Document extract —

= = = =

It occurred to me that a lecture tour might prove a wedge to it. It would enable him to unburden himself of what lay so heavily on his mind --- prison and its brutality --- and it would help him perhaps to readjust himself to life away from the work he considered mine. It might bring back his old faith in himself. I prevailed upon Sasha to get in touch with our people in a few cities. Soon he had numerous applications for lectures. Almost immediately it brought about a change; he became less restless and depressed, somewhat more communicative with the friends who came to see me, and he even showed an interest in the preparations for the October issue of Mother Earth.

That number was to contain articles on Leon Czolgosz, in memory of the fifth anniversary of his death. Sasha and Max strongly favored the idea of a memorial issue, but other comrades fought against it on the ground that anything about Czolgosz would hurt the cause as well as the magazine. They even threatened to withdraw their material support. I had promised myself when I started Mother Earth never to permit anyone, whether group or individual, to dictate its policy; opposition now made me the more determined to go through with my plan of dedicating the October number to Czolgosz.

As soon as the magazine was off the press, Sasha began his tour. His first stops were Albany, Syracuse, and Pittsburgh. I hated the idea of his going back to the dreadful city so soon, particularly because I knew that according to the provisions of the Pennsylvania commutation law Sasha remained at the mercy of the authorities of that State for eight years, during which period they had the legal right to arrest him at any time for the slightest offense and send him back to the penitentiary to complete his full term of twenty-two years. Sasha was set, however, on lecturing in Pittsburgh, and I clung to the faint hope that speaking in that city might free him from his prison nightmare. I felt relieved when a telegram came from him saying that the Pittsburgh gathering had been a success, and that all was well.

= = = =

Data —
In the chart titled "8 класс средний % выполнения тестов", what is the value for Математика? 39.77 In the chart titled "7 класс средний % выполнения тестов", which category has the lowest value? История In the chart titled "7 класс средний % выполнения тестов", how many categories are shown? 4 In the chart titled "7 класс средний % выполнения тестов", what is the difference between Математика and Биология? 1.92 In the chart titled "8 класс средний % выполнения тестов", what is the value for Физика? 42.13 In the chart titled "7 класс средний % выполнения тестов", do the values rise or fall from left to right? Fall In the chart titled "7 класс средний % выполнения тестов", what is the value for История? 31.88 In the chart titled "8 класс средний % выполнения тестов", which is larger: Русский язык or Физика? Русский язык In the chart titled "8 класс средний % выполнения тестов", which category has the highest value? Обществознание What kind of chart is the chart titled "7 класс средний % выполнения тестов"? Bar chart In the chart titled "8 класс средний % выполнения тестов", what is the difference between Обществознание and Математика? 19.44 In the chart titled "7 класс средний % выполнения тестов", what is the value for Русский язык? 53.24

= = = =

To do —
a – From the passage on Sasha's lecture tour, reproduce everything from "As soon as the" down to "all was well.".
b – In the passage on Sasha's lecture tour, what were his first three stops?

Task responses —
a –
As soon as the magazine was off the press, Sasha began his tour. His first stops were Albany, Syracuse, and Pittsburgh. I hated the idea of his going back to the dreadful city so soon, particularly because I knew that according to the provisions of the Pennsylvania commutation law Sasha remained at the mercy of the authorities of that State for eight years, during which period they had the legal right to arrest him at any time for the slightest offense and send him back to the penitentiary to complete his full term of twenty-two years. Sasha was set, however, on lecturing in Pittsburgh, and I clung to the faint hope that speaking in that city might free him from his prison nightmare. I felt relieved when a telegram came from him saying that the Pittsburgh gathering had been a success, and that all was well.

b – Albany, Syracuse, and Pittsburgh.